> **Selected excerpt**:
On August 3, 2004 (the Petition Date), Schlotzskys, Inc. (the Company) and its subsidiaries filed a voluntary petition for relief (the Filing) under Chapter 11 of Title 11 of the United States Code in the United States Bankruptcy Court for the Western District of Texas (the Bankruptcy Court), San Antonio division. The cases have been assigned No. 04-54504. The Company is operating its business and managing its property as a debtor in possession of its assets and the Companys existing directors and officers continue to oversee operation of the Companys business as a debtor-in-possession.
Financial Statement Presentation
The accompanying condensed consolidated financial statements have been prepared assuming that the Company will continue to operate as a going concern, which contemplates continuity of operations, timely payment by franchisees and licensees, control of operating expenses and the professional fees associated with reorganizing the Company, and the realization of asset sales and liquidation of liabilities and commitments. The Filing and related circumstances raise substantial doubts about the Companys ability to continue as a going concern and accordingly such realization of assets and liquidation of liabilities are subject to uncertainty. In connection with its plan of reorganization, the Company may liquidate or settle liabilities for amounts other than those reflected in the Condensed Consolidated Financial Statements. In addition, a plan of reorganization could materially change the amounts and classifications reported in the consolidated historical financial statements, which do not give effect to any adjustments to the carrying value of assets or amounts of liabilities that might be necessary as a consequence of a plan of reorganization.

> **Recorded information**:
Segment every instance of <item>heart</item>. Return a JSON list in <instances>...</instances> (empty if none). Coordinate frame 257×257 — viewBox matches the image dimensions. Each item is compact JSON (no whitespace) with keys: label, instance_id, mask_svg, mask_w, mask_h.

> **Work required**:
Can you reproduce the passage of the Chapter 11 filing text word for word, starting at "On August 3, 2004" and ending at "as a debtor-in-possession."?

> **The output**:
On August 3, 2004 (the Petition Date), Schlotzskys, Inc. (the Company) and its subsidiaries filed a voluntary petition for relief (the Filing) under Chapter 11 of Title 11 of the United States Code in the United States Bankruptcy Court for the Western District of Texas (the Bankruptcy Court), San Antonio division. The cases have been assigned No. 04-54504. The Company is operating its business and managing its property as a debtor in possession of its assets and the Companys existing directors and officers continue to oversee operation of the Companys business as a debtor-in-possession.